A. NCERT solutions for class 9 maths chapter 1 – Number Systems Exercise 1.2 is the second exercise of Chapter 1 of class 9 Maths. This exercise deals with Irrational numbers especially. Below are the advantages of opting for Vedantu’s NCERT Solutions.

• These NCERT Solutions help you solve and revise all the questions from exercise 1.2.in a very less time.

• After going through the stepwise solutions given by our subject expert teachers, you will be able to get more marks.

• First and foremost, these solutions will help the students score the highest possible marks.

• These are designed as per the NCERT guidelines which help in preparing the Class 9 students accordingly.

• The solutions consist of answers to all the important questions from the final examination point of view.

2. What is Class 9 maths Chapter 1 Exercise 1.2 all about?

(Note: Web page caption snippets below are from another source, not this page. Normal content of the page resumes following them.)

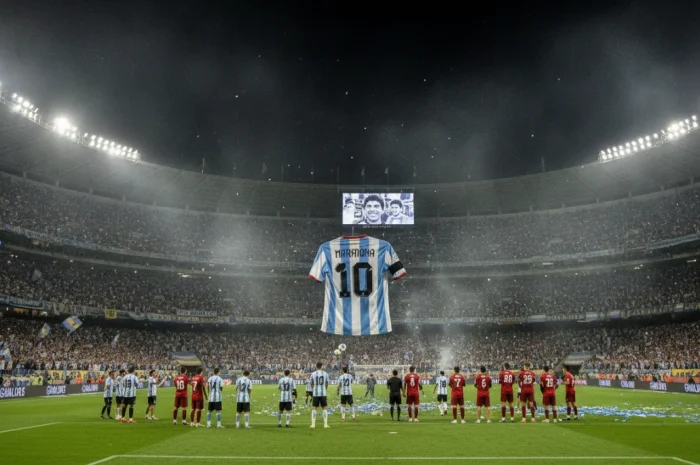 Arjantin’in Messi İçin Planladığı 10 Numara Vedası Neden FIFA Engeline Takılıyor?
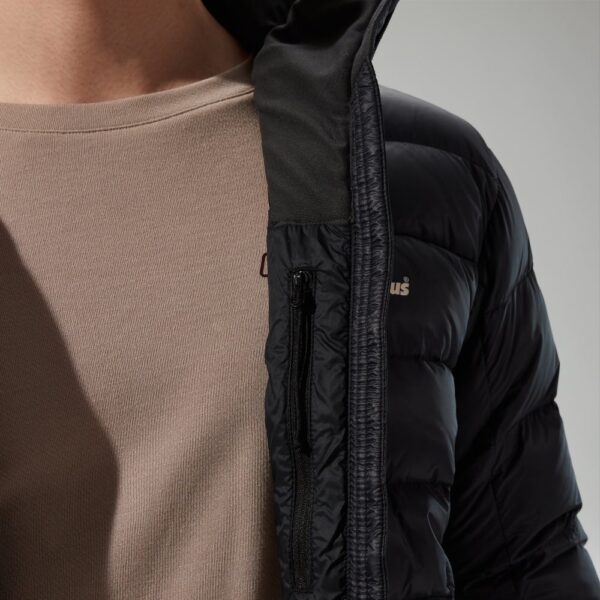 Berghaus Men's Summit-Nomad Down Insulated Jacket - Black
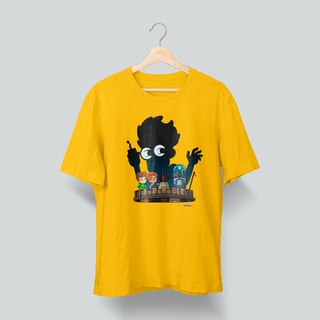 Nome do produto Camiseta Infantil - Mistério em Garanhuns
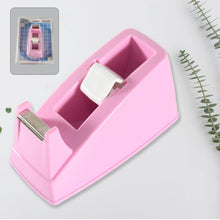 Plastic Tape Dispenser Cutter for Home Office use, Tape Dispenser for Stationary, Tape Cutter Packaging Tape School Supplies (1 pc / 300 Gm) - dailyneed.life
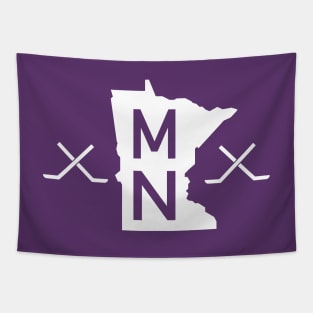 MN ICE HOCKEY STATE Tapestry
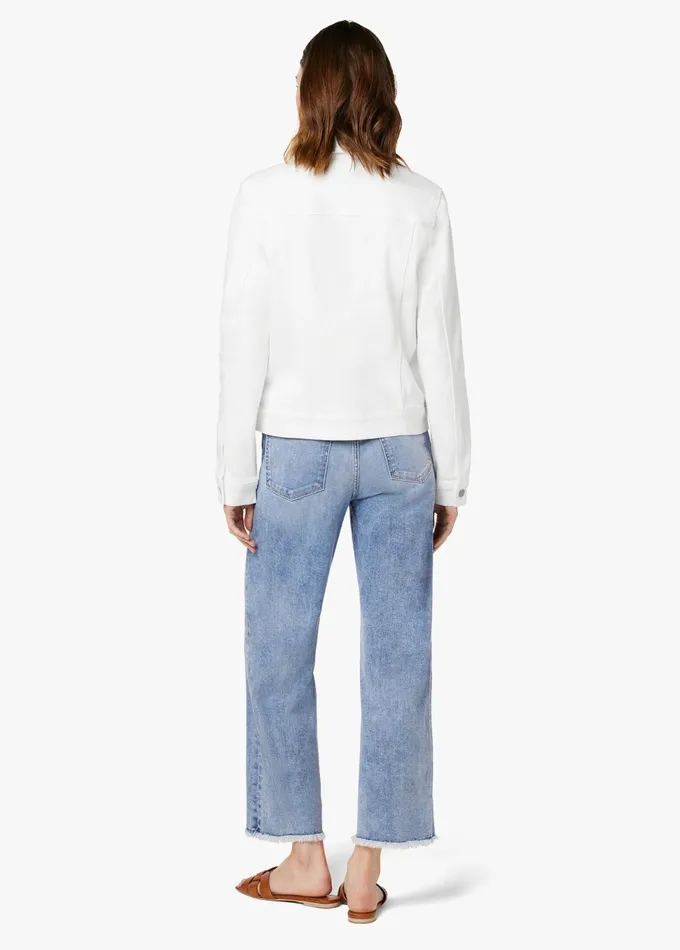 Women Jackets Outerwear Joe039s Jeans THE RELAXED JACKET White Women Jackets Outerwear Joe039s Jeans THE RELAXED JACKET White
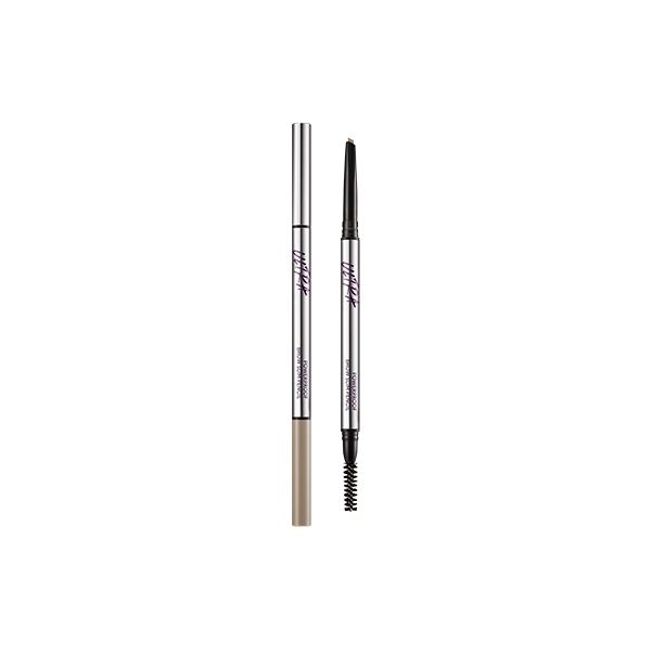 Missha Ultra Powerproof Brow Slim Pencil Light Brown 875723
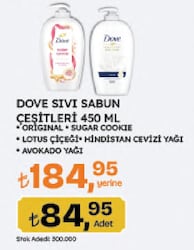 Dove Sıvı Sabun 450 ml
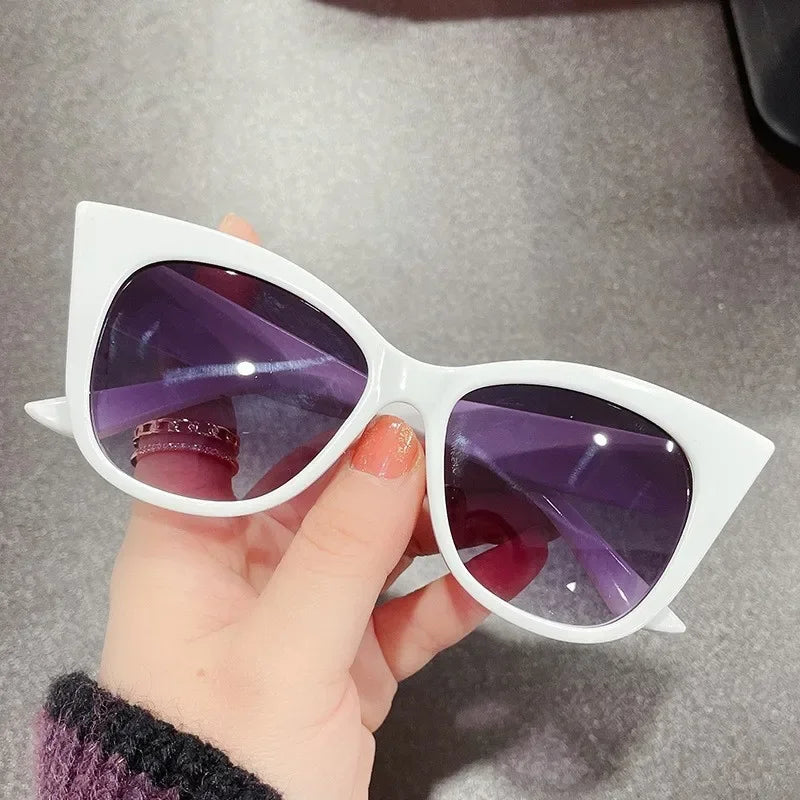 Oasis | Oversized Cat-Eye Solbriller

A. NCERT Solutions Class 9 Maths Chapter 1 Number Systems Exercise 1.2 offered by Vedantu are prepared by our subject matter experts which makes it easy for the CBSE board students to learn efficiently. The students refer to these while solving the exercise problems. Exercise 1.2 or the second exercise in Number Systems deals with the irrational numbers. These provide an in-depth and stepwise explanation of each of the questions given in the exercises in the NCERT textbook for class 9 chapter 2. The solutions are prepared as per the latest NCERT curriculum and guidelines so that it should cover the whole syllabus accordingly. These are very helpful in scoring the best possible marks in the examinations.

3. How many questions are there in Class 9 maths Chapter 1 Exercise 1.2?

A. Class 9 Maths Chapter 1 Exercise 1.2 of the NCERT textbook consists of four questions in total. Among which, three are long type questions and one short question. Our Vedantu solutions consist of answers to all these questions crafted by our excellent experts.